The arrangement with Hong Kong worked because the government in Beijing showed ample consideration for the city’s semiautonomous status. But as China has grown stronger, its perception of itself as a new global superpower has produced a change in behavior. The Chinese authorities are exerting ever more influence in Hong Kong, suggesting that they want to move in the direction of “one country, one system.”

The proposed law (since suspended) to enable the extradition of people arrested in Hong Kong to mainland China was widely seen as a threat to democracy and the rule of law in the former British colony. The authorities in Beijing know perfectly well that this attempt to weaken Hong Kong’s autonomy – not covert operations by foreign intelligence services – is why millions of people have taken to the city’s streets.

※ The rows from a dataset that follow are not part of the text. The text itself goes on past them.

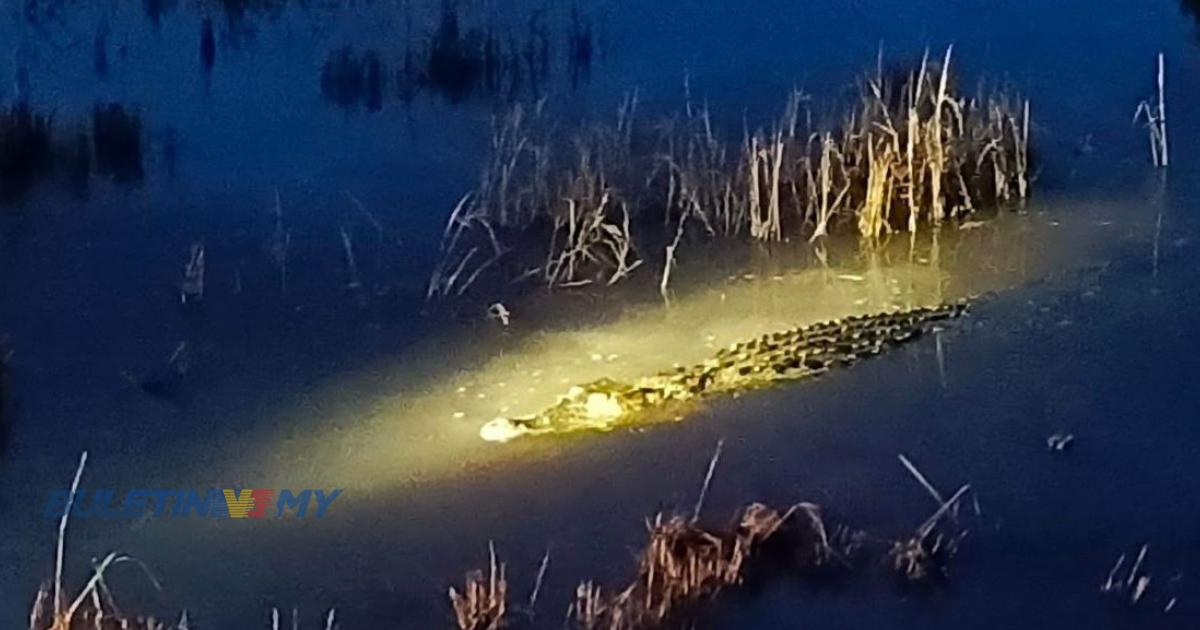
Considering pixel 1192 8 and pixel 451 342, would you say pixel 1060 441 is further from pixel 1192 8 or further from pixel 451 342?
pixel 1192 8

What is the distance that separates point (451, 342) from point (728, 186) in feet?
2.60

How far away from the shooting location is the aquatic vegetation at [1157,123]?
373 centimetres

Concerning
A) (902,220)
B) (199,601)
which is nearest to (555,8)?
(902,220)

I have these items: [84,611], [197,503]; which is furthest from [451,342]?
[84,611]

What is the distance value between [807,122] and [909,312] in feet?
2.93

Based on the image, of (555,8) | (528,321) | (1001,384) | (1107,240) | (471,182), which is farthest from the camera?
(555,8)

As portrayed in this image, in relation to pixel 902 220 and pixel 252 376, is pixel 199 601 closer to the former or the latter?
pixel 252 376

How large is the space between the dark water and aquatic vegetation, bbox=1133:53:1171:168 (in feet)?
0.12

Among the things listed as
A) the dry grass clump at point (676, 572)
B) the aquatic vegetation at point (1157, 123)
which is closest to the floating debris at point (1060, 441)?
the dry grass clump at point (676, 572)

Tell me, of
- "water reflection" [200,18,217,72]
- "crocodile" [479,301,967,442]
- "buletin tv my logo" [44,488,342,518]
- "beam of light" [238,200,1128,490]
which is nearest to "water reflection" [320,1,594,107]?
"water reflection" [200,18,217,72]

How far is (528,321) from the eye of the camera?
9.91 ft

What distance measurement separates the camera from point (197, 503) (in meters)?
2.48

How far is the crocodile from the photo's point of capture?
2650mm

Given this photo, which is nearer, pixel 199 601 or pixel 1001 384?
pixel 199 601
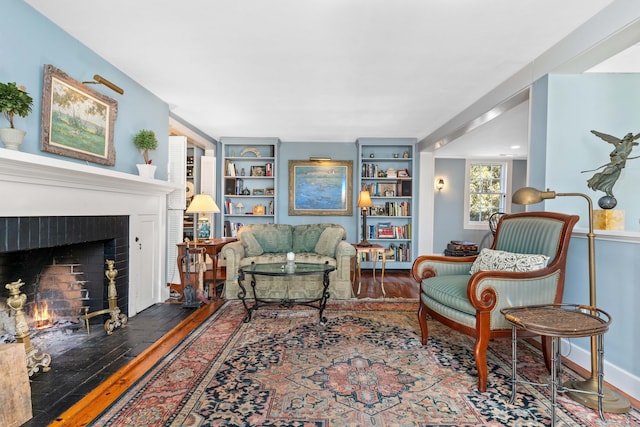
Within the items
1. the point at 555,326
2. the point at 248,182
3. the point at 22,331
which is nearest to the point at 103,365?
the point at 22,331

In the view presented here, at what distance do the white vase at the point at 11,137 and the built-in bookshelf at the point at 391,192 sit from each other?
4612 mm

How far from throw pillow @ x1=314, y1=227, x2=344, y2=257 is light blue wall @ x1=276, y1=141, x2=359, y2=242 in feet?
5.15

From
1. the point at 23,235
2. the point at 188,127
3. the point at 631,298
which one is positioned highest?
the point at 188,127

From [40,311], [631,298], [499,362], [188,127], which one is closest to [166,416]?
[40,311]

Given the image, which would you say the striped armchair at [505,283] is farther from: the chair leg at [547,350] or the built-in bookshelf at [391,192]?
the built-in bookshelf at [391,192]

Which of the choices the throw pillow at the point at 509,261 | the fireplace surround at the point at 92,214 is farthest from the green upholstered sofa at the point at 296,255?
the throw pillow at the point at 509,261

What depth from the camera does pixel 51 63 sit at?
90.7 inches

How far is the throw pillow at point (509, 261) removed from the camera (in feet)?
6.95

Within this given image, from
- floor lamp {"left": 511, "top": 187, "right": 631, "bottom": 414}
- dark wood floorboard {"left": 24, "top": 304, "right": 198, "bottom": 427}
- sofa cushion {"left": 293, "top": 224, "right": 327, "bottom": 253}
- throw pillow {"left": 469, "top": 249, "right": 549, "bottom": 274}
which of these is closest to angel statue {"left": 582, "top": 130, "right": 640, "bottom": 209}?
floor lamp {"left": 511, "top": 187, "right": 631, "bottom": 414}

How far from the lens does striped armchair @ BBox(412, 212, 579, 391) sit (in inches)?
76.9

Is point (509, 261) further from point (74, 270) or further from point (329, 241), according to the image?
point (74, 270)

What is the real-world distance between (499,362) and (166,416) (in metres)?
2.16

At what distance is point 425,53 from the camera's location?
8.79 ft

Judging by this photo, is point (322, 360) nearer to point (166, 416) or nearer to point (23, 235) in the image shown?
point (166, 416)
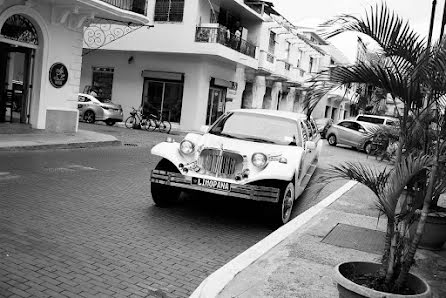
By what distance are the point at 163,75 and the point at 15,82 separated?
1117 cm

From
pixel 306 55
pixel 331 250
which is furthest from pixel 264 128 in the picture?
pixel 306 55

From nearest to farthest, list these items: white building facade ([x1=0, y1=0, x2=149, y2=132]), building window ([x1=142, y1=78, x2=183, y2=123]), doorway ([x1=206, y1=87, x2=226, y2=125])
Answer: white building facade ([x1=0, y1=0, x2=149, y2=132]) → building window ([x1=142, y1=78, x2=183, y2=123]) → doorway ([x1=206, y1=87, x2=226, y2=125])

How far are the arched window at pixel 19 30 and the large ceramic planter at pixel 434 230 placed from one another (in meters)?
12.3

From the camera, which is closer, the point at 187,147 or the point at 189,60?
the point at 187,147

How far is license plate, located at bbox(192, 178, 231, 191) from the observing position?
638 cm

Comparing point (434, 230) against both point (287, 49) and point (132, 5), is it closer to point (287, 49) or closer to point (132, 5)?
point (132, 5)

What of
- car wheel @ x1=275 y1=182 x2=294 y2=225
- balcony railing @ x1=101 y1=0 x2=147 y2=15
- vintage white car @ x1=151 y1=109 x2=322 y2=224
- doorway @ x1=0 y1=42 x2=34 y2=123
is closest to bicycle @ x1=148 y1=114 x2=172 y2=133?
balcony railing @ x1=101 y1=0 x2=147 y2=15

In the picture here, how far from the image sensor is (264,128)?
7.89m

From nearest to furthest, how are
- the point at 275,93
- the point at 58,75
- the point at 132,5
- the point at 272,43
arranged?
the point at 58,75 < the point at 132,5 < the point at 272,43 < the point at 275,93

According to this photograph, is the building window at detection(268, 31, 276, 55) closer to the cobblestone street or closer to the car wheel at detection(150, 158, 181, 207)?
the cobblestone street

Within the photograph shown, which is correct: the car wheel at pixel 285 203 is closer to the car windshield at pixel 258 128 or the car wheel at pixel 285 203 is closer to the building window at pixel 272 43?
the car windshield at pixel 258 128

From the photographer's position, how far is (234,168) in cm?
660

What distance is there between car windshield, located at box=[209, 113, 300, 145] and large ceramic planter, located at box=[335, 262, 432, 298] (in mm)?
3847

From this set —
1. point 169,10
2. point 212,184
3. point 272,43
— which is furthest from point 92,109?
point 212,184
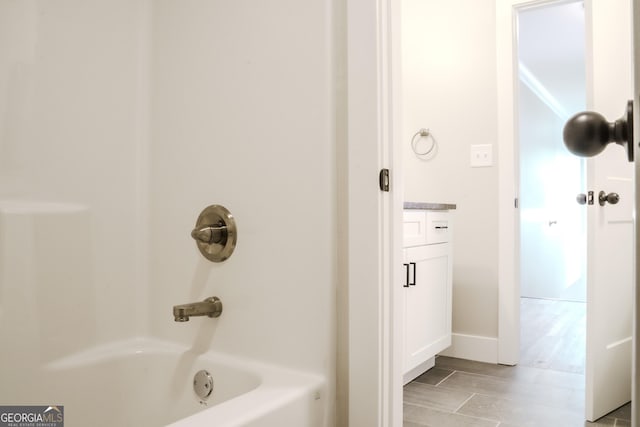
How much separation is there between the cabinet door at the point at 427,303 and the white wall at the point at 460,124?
1.10 ft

Given the current power structures in China (and Russia), the mass protests this summer in Hong Kong (and Moscow) have little to no chance of success in the short term. Yet they are significant nonetheless, because they provide a foil for the democratic malaise that has spread throughout the West.

More broadly, the division of the world into two systems immediately brings back memories of the Cold War. But in that conflict, the main issue was military strength – hence the centrality of the nuclear-arms race. When it came to living standards, the Soviet Bloc never really had a chance (as was obvious in the so-called Kitchen Debate between then-US Vice President Richard Nixon and the Soviet leader, Nikita Khrushchev, in 1959).

The competition with China, however, will be precisely about the question of which system delivers more in terms of technological and material progress. China’s ascent from a poverty-stricken developing country to an economic powerhouse is one of the greatest achievements of the modern era. Millions of people have been lifted out of poverty and into a growing consumption-oriented middle class, and millions more could soon follow them.

At the same time, although China has been building up its military, it has not exerted force beyond its immediate neighborhood, unlike the Soviet Union. When China pursues its strategic interests in Africa and Eastern Europe, it does so through economic and financial means. It owes its growing global influence not to its military, but to its economy and its growing capacity for rapid technological innovation. For the West, the “Chinese Challenge,” then, is to show that its model of democracy is still better suited than Eastern-style authoritarianism for the majority of humankind.

In this larger contest, US President Donald Trump is something of a Chinese Trojan Horse. Although he is waging an aggressive trade and technology war against China, he is also doing everything he can to undermine the credibility of the Western model. In historical terms, his attacks on democracy will prove far more consequential than his tariffs. Making matters worse, Europe, with its obvious economic weaknesses and geopolitical naiveté, is also failing to marshal a defense of the Western model.

At this stage, China’s ascent cannot be prevented. The country is simply too large and too strong to be boycotted or contained; at any rate, the Chinese people’s desire to share in global prosperity is entirely legitimate. The West has little choice but to maintain good relations with the new superpower, while at the same time defending its values. The rise of China – and of the Chinese system – will inevitably create more competition, and these new rivalries must be handled peacefully at all costs. A world with eight billion people cannot afford a global conflict.

Whether China’s model of authoritarian modernization can succeed in the long term is a question for future generations of Chinese. Those with no memories of past horrors such as the Cultural Revolution may simply regard the Chinese model as a matter of course. But the modern age was built on liberty. As we have seen in this summer in Hong Kong and Moscow, that lesson will not be forgotten anytime soon.

* Joschka Fischer was German Foreign Minister and Vice Chancellor from 1998-2005, a term marked by Germany's strong support for NATO's intervention in Kosovo in 1999, followed by its opposition to the war in Iraq.